EXERCISE DESCRIPTION:
Your answer must be the records below repeated word for word, with no pictures in it.

INPUT FOR THIS TASK Block Start

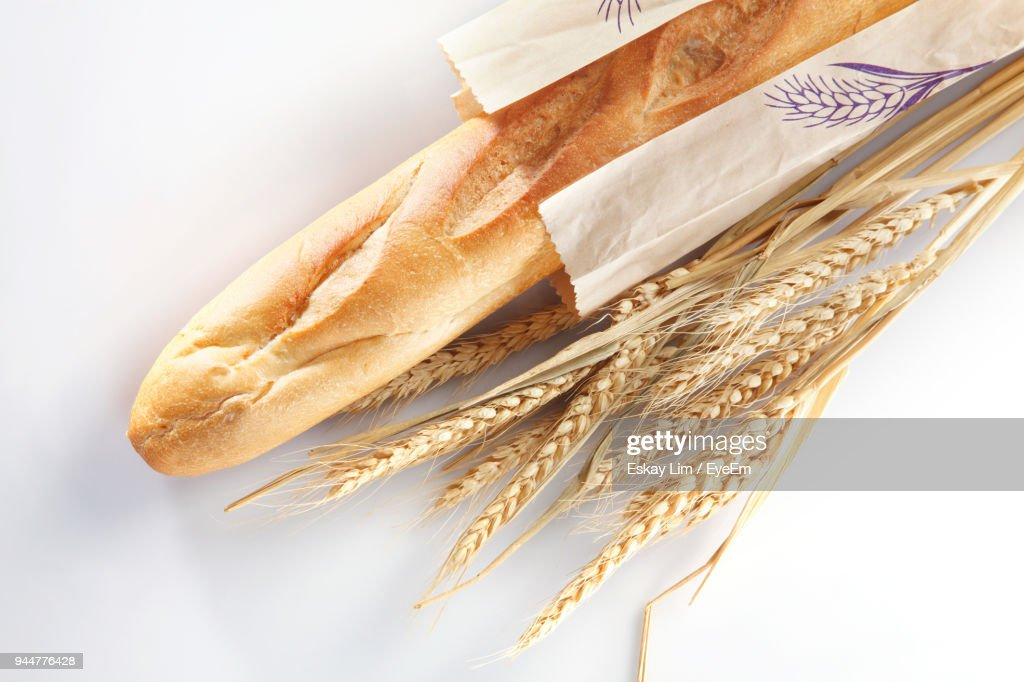 Close-Up Of Bread In Paper With Wheat Against White Background : Stock Photo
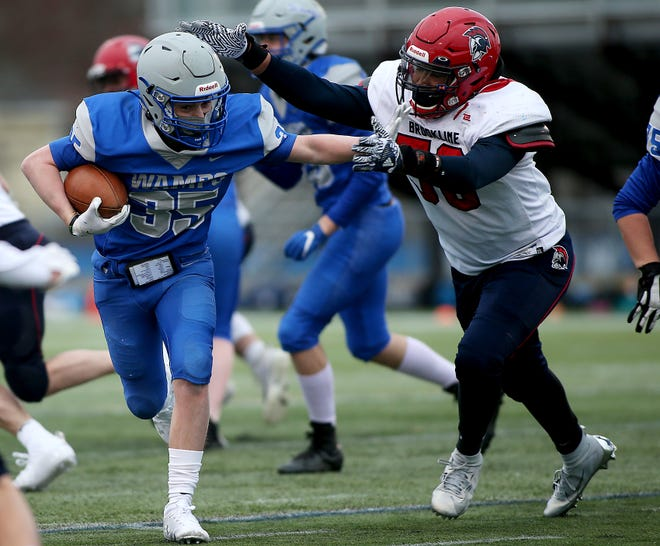 Braintree's Henry Joyce looks to escape the grasps of Brookline's Damian Halfkenny during a rush in the second quarter of their game at Braintree High on Thursday, April 1, 2021.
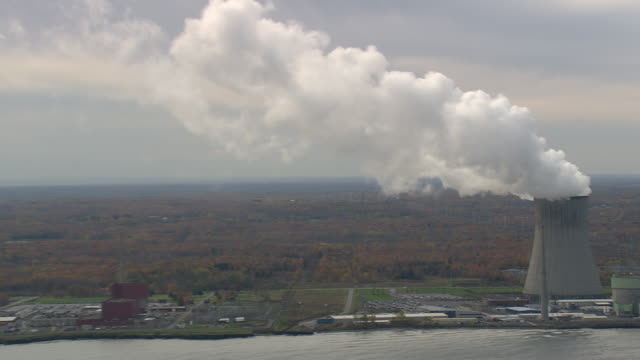 WS AERIAL ZI ZO TS Shot of Cooling Tower on shore of Lake Ontario / New York, United States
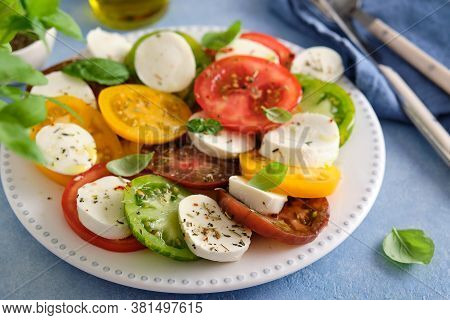 Caprese Salad With Mozzarella, Colored Tomatoes And Fresh Basil.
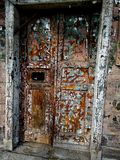 Old door with cracked pilled paint. Old door with cracked multi layer colorful paint in St. Petersburg, Russia Stock Photography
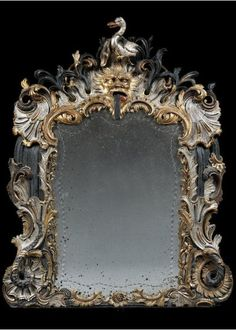 """AN EXTRAORDINARY ROCOCO SILVERED AND GILT CARVED MIRROR WITH GREEN PAINTED WATER EFFECTS CONTAINING CRUSHED SILICA BEARING THE DISTINCTIVE ARMS OF VON GYMNICH, Cologne or Bonn. ca 1740. Height: 37"""" (94 cm), Width: 50 1/4"""" (128 cm) Depth: 5 1/2"""" (14 cm)."""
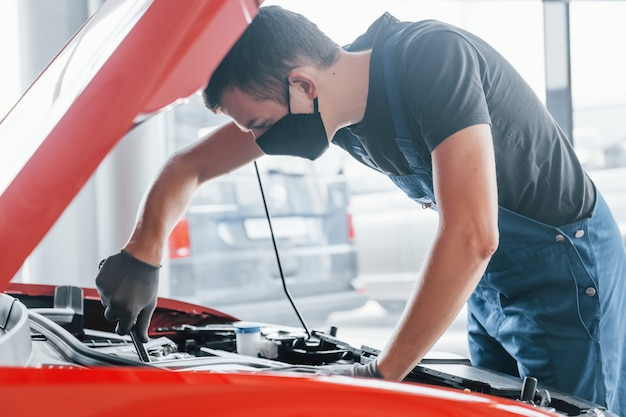 Man in uniform and black protective mask works with broken automobile. conception of car service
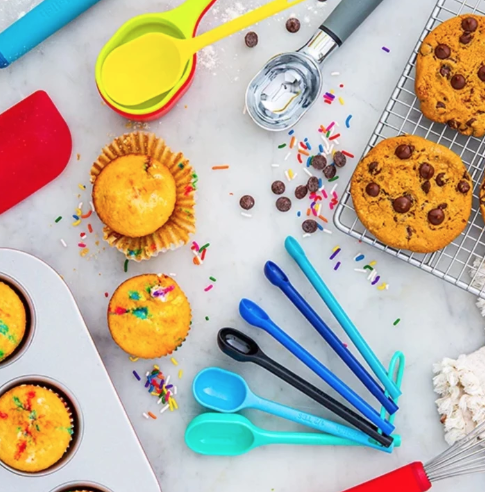 """<p><strong>delish</strong></p><p>delishessentials.com</p><p><strong>$5.99</strong></p><p><a href=""""https://delishessentials.com/collections/baking/products/6pc-piece-plastic-measuring-spoons-multi-colored"""" rel=""""nofollow noopener"""" target=""""_blank"""" data-ylk=""""slk:Shop Now"""" class=""""link rapid-noclick-resp"""">Shop Now</a></p><p>Our sister brand Delish launched an entire line of <a href=""""https://delishessentials.com/"""" rel=""""nofollow noopener"""" target=""""_blank"""" data-ylk=""""slk:kitchen tools and bakeware"""" class=""""link rapid-noclick-resp"""">kitchen tools and bakeware</a>, including these $6 measuring spoons, color-coded to help you find the right size faster while baking.</p>"""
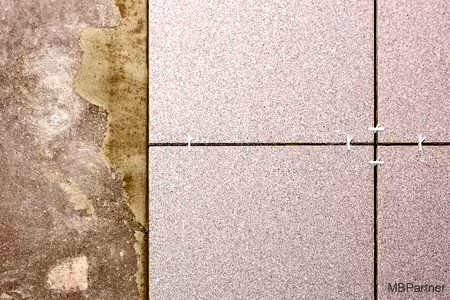 97806045-fragment-of-the-ndtfloor-in-the-process-of-laying-ceramic-tiles-close-up-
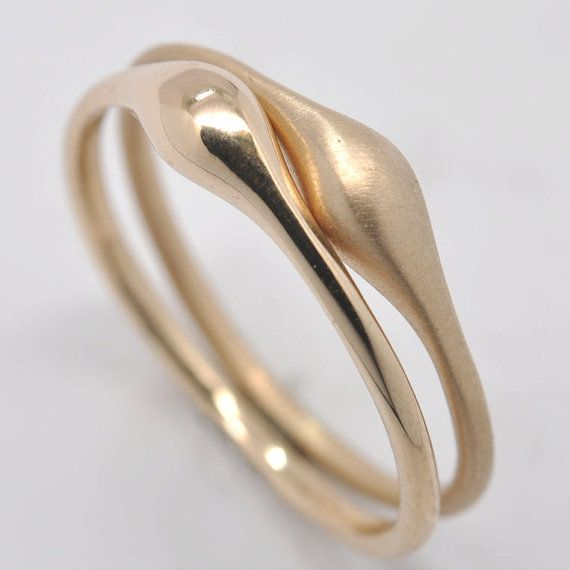 Wave stacking ring 18k gold by Onestonenewyork on Etsy//the finish! I'm in love.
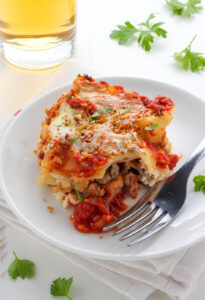 Lightened Up Chicken Parmesan Lasagna - layers of gooey cheese, chicken, sauce, and noodles! THIS IS AMAZING!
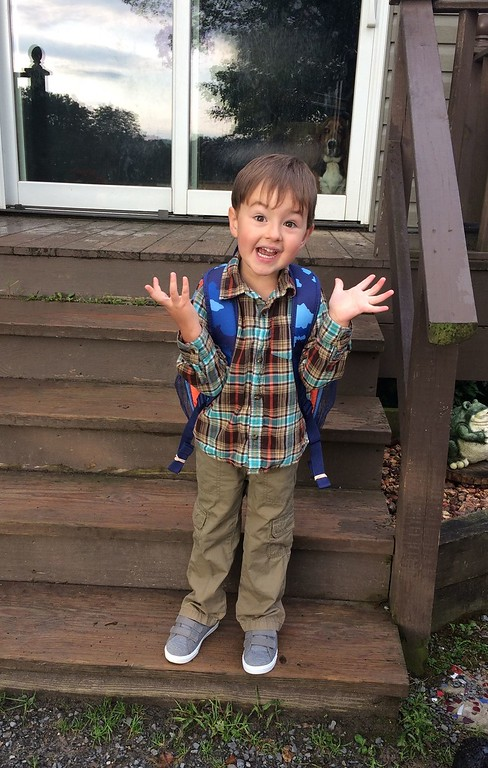 . Photo Courtesy Abigail Rogers Parker Koen of Morrisville waits for the bus on his first day of Pre-K, Thursday, Sept. 7, 2017.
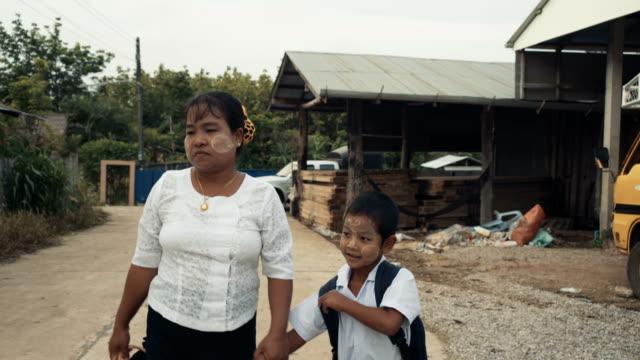 vidéos et rushes de m/s steadycam myanmar boy and mother going to the school bus - cartable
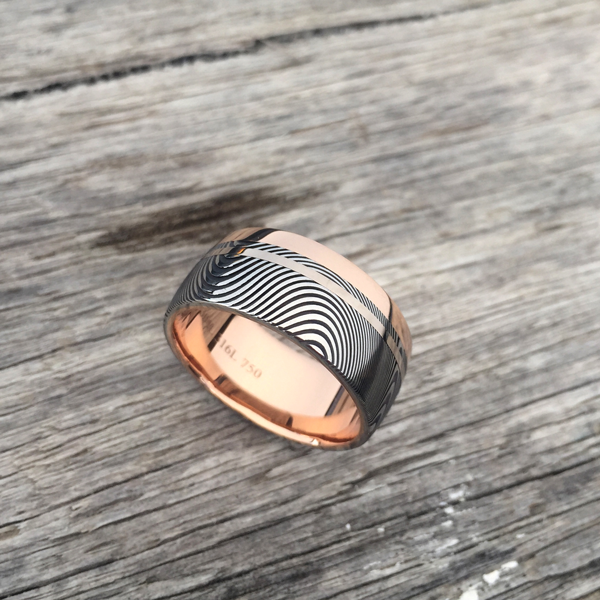 Custom Damascus steel ring with an 18ct rose gold liner and single rail + 18ct white gold inlay. Prices start at $2190 for up to and inc. size T.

INPUT FOR THIS TASK Block End

SOLUTION FOR THIS EXERCISE:
 Close-Up Of Bread In Paper With Wheat Against White Background : Stock Photo
 Braintree's Henry Joyce looks to escape the grasps of Brookline's Damian Halfkenny during a rush in the second quarter of their game at Braintree High on Thursday, April 1, 2021.
 WS AERIAL ZI ZO TS Shot of Cooling Tower on shore of Lake Ontario / New York, United States
 Caprese Salad With Mozzarella, Colored Tomatoes And Fresh Basil.
 Old door with cracked pilled paint. Old door with cracked multi layer colorful paint in St. Petersburg, Russia Stock Photography
 """AN EXTRAORDINARY ROCOCO SILVERED AND GILT CARVED MIRROR WITH GREEN PAINTED WATER EFFECTS CONTAINING CRUSHED SILICA BEARING THE DISTINCTIVE ARMS OF VON GYMNICH, Cologne or Bonn. ca 1740. Height: 37"""" (94 cm), Width: 50 1/4"""" (128 cm) Depth: 5 1/2"""" (14 cm)."""
 Man in uniform and black protective mask works with broken automobile. conception of car service
 """<p><strong>delish</strong></p><p>delishessentials.com</p><p><strong>$5.99</strong></p><p><a href=""""https://delishessentials.com/collections/baking/products/6pc-piece-plastic-measuring-spoons-multi-colored"""" rel=""""nofollow noopener"""" target=""""_blank"""" data-ylk=""""slk:Shop Now"""" class=""""link rapid-noclick-resp"""">Shop Now</a></p><p>Our sister brand Delish launched an entire line of <a href=""""https://delishessentials.com/"""" rel=""""nofollow noopener"""" target=""""_blank"""" data-ylk=""""slk:kitchen tools and bakeware"""" class=""""link rapid-noclick-resp"""">kitchen tools and bakeware</a>, including these $6 measuring spoons, color-coded to help you find the right size faster while baking.</p>"""
 97806045-fragment-of-the-ndtfloor-in-the-process-of-laying-ceramic-tiles-close-up-
 Wave stacking ring 18k gold by Onestonenewyork on Etsy//the finish! I'm in love.
 Lightened Up Chicken Parmesan Lasagna - layers of gooey cheese, chicken, sauce, and noodles! THIS IS AMAZING!
 . Photo Courtesy Abigail Rogers Parker Koen of Morrisville waits for the bus on his first day of Pre-K, Thursday, Sept. 7, 2017.
 vidéos et rushes de m/s steadycam myanmar boy and mother going to the school bus - cartable
 Custom Damascus steel ring with an 18ct rose gold liner and single rail + 18ct white gold inlay. Prices start at $2190 for up to and inc. size T.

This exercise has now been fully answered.